秦以斟问。
“还……好……”事实上,确实是有点饿了。
毕竟,她抱着秦以斟转了那么多个圈,花费了不少精力,后面又遇上这样那样的事情,也都十分折磨人,整个人都有点儿虚脱的感觉。
“还好就是饿了的意思吧,不然就直接说不饿了。你冰箱有东西么?我去给你弄点儿吃的吧。”秦以斟虽然会做的菜不是很多,但到底还是会几样的。
“真的不用……”
“你跟我客气干什么?咱俩不是朋友么?我自己去找。”秦以斟说着,就转身往厨房走去了。
彦北琦看着她的背影,反复咀嚼着朋友这两个字,又感觉头有点儿晕了。
是啊,她们是朋友,而她,之前竟然还十分可耻地,对她产生了一种……奇怪的欲|望。
彦北琦觉得自己要疯掉了。
杵着拐杖,彦北琦也去到了厨房。
只见秦以斟正在在水槽旁边清洗着一锅米。
中途水不小心溅到了她身上,于是秦以斟急忙拧好水,端着锅子像个小兔子一样,小小地往后跳了两步,然后低头查看自己有没有被水给溅到。
彦北琦在门口处看着她的背影,不知不觉间,唇角笑意柔和。
不知道怎么形容这种感觉,事实上,这段时间她一个人在家的时候,偶尔也会想起秦以斟在这儿时候的样子。
懒懒地倚在窗户旁边的她,在厨房里穿着睡袍跳奇怪舞蹈的她,握着叉子埋头将盘中饭一口口吃光的她,拿着枪抵住自己肩部的她,以及,醉酒时勾住自己脖子,躺在床上的她……
总觉得,秦以斟在的时候,这里好像都变得格外有人味儿。
不再多想,彦北琦杵着拐杖走过去,抬手从冰箱旁边的钩子上取下了一张围裙:“这里有围裙,系一下吧。
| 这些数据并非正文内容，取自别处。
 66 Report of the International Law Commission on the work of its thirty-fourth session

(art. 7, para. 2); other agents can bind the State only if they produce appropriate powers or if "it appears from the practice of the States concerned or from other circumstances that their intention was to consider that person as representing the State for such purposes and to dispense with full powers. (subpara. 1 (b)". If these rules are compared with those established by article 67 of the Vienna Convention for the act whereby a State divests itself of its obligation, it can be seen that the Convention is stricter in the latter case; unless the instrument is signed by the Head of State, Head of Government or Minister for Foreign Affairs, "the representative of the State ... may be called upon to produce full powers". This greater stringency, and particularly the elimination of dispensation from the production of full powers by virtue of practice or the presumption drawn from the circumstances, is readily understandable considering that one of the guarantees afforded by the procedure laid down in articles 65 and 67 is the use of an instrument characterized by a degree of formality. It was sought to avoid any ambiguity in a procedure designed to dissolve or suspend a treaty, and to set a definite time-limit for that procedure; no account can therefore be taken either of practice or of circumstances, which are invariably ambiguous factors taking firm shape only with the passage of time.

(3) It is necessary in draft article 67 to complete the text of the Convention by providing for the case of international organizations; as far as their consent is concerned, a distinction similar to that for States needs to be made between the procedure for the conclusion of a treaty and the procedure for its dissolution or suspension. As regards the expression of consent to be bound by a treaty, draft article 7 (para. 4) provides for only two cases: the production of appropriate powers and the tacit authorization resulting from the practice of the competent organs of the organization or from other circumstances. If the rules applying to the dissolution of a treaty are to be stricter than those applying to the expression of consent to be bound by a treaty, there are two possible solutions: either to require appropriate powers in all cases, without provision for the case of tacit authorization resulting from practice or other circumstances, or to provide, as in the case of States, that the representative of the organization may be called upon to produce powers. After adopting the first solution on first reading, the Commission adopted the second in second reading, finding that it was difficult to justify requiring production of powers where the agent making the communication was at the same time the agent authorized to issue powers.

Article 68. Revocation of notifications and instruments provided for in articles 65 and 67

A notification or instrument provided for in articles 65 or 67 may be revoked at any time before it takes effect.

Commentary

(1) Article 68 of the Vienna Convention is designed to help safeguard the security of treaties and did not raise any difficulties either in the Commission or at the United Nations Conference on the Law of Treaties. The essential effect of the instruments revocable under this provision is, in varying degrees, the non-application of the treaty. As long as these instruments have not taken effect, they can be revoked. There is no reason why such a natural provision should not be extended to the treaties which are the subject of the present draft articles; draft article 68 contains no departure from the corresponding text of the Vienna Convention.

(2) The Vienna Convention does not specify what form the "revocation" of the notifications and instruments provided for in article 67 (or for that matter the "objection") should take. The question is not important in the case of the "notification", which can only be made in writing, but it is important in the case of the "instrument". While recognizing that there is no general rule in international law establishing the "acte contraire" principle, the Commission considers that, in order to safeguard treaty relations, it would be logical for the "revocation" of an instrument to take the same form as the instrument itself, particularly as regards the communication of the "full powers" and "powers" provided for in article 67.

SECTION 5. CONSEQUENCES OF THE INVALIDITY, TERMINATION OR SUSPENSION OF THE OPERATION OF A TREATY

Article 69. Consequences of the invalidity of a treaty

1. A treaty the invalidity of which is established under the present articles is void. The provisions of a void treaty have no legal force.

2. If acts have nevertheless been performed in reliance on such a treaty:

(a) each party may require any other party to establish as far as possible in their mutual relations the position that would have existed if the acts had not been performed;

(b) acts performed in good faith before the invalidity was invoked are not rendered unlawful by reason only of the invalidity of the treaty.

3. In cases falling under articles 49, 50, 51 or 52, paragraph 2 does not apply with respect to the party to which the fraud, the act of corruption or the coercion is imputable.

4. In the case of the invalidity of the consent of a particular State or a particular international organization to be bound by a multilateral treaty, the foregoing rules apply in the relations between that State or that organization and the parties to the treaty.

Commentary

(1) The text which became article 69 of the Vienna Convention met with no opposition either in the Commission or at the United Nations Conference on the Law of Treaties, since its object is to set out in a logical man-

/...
”
“哦,好的。”秦以斟伸手接过去,将挂脖从头上套下,而后一边反手在身后系着绳子,一边说,“你跑这边来做什么?去沙发休息,看看电视什么的好了。怎么,怕我砸了你厨房么?”
“不是。”彦北琦摇头,“只是觉得让秦老师给我弄吃的,不太好意思。”
“你叫我什么?”秦以斟系好围裙后,向前一步,走近彦北琦,仰起脸望着她。
“秦……老师。”
“对。你知道为什么你放不开,没办法和我非常自然地做朋友么?就是出在秦老师这三个字上。它,不知不觉间,就给我们设下了一道屏障。连我想像个普通朋友那样给你做个饭,你都觉得别扭。所以,你觉得以后,你该叫我什么?”
彦北琦注视着那张明艳的脸和灵动的双眼,喉咙却像是被什么卡住了一样。
“叫我以斟啊……笨蛋。”秦以斟踮起脚尖,在她耳边软声细语。
那声音加上那萦绕在自己脖颈边的浅浅的气息,使得彦北琦身上不觉地就冒起了一层鸡皮疙瘩。
彦北琦垂低头,望向旁边的冰箱,拿手抚了下鼻尖,说不出话来了。